O posicionamento legal da LDB trouxe aos profissionais dessa área um grande júbilo por verem reconhecida uma realidade com a qual já se haviam deparado as boas escolas que atendiam a essa faixa etária e que, já usavam essa prática antes da promulgação da LDB, respaldados

nos estudos de Piaget e de outros especialistas. Mas, o júbilo se acabou rapidamente. Nove anos após, as Leis Federais 11.114 e 11.274 desconheceram todo o trabalho de pesquisadores renomados e trouxeram a criança de 6 anos, ainda no período pré-operatório, para o Ensino Fundamental, com todas as exigências desse nível: avaliação formal; trabalho, teste, prova; autoavaliação; boletim; cumprimento do calendário escolar; Conselho de Classe e etc. De acordo com o Referencial Curricular Nacional para a Educação Infantil, é nesta fase que a linguagem ainda está emergindo, modificações importantes na cognição, na afetividade e na

socialização estão acontecendo e é necessária a atenção especializada e direcionada ao desenvolvimento infantil. Considerando-se as especificidades afetivas, emocionais, sociais e cognitivas das crianças de zero a seis anos, a qualidade das experiências oferecidas que podem contribuir para o exercício da cidadania devem estar embasadas nos seguintes princípios:

• o respeito à dignidade e aos direitos das crianças, consideradas nas suas diferenças individuais, sociais, econômicas, culturais, étnicas, religiosas, etc.;

• o direito das crianças a brincar, como forma particular de expressão, pensamento, interação e comunicação infantil;

• o acesso das crianças aos bens sócio-culturais disponíveis, ampliando o desenvolvimento das capacidades relativas à expressão, à comunicação, à interação social, ao pensamento, à ética e à estética;

• a socialização das crianças por meio de sua participação e inserção nas mais diversificadas práticas sociais, sem discriminação de espécie alguma;

• o atendimento aos cuidados essenciais associados à sobrevivência e ao desenvolvimento de sua identidade.

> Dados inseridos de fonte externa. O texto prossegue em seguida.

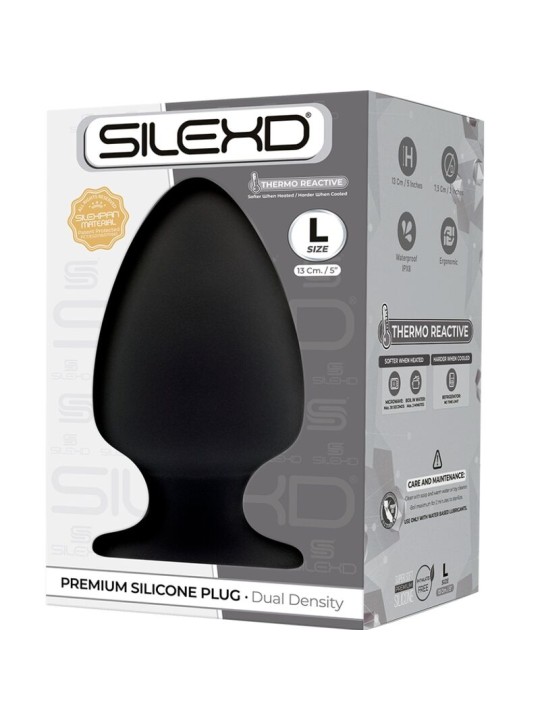 SILEXD MODELO 1 PLUG ANAL SILICONA PREMIUM SILEXPAN PREMIUM TERMORREACTIVO TALLA L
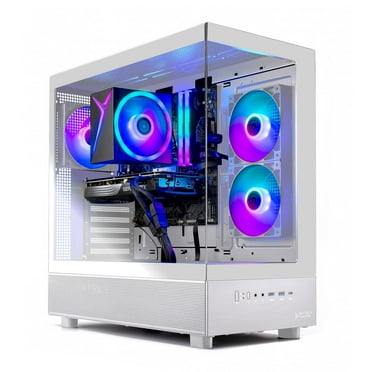 Skytech Azure Gaming PC Desktop AMD Ryzen 7 5700 INTEL ARC B580 1TB NVMe SSD 32GB DDR4 SDRAM Windows 11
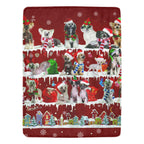 Chinese Crested Dog Santa Paws fleece blanket image 1 of 4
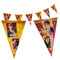 Party Factory `Harry Potter´ Wimpelkette Papier mit 10 Wimpeln, Länge ca. 5 Meter, Party Girlande, Geburtstagsdeko, Mottoparty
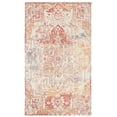 thumbnail image 2 of SAFAVIEH Saffron Erksine Geometric Polyester Area Rug, Red/Cream, 4' x 6', 2 of 7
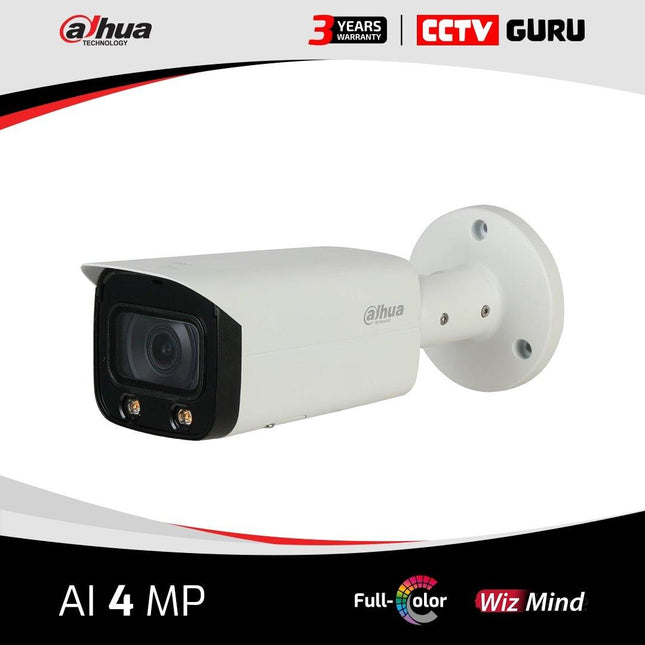 Dahua AI 4MP Starlight+ IP Bullet Fixed 2.8mm Network Camera DH-IPC-HFW5442TP-AS-LED-0280B - CCTV Guru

E, justo nesse momento, ao entrar no Ensino Fundamental, a criança escuta, no primeiro dia de aula: "Agora acabou a brincadeira, agora é sério!", como se tudo que ela vivenciou e brincou, até aquele momento, não tivesse tido importância, não fosse alicerçar todo o seu futuro escolar. Diminuir um ano da Educação Infantil e acrescentá-lo ao Ensino Fundamental, para atender aos interesses ainda não francamente confessados, é fácil, bastam duas Leis Federais. Alterar, no homem, todo o ciclo de etapas de seu desenvolvimento exige séculos de evolução humana. É uma mudança que não se faz por leis, decretos, portarias. Será necessário reformular as condições básicas de ensino, de aprendizado, respeitando o sujeito em questão: a criança.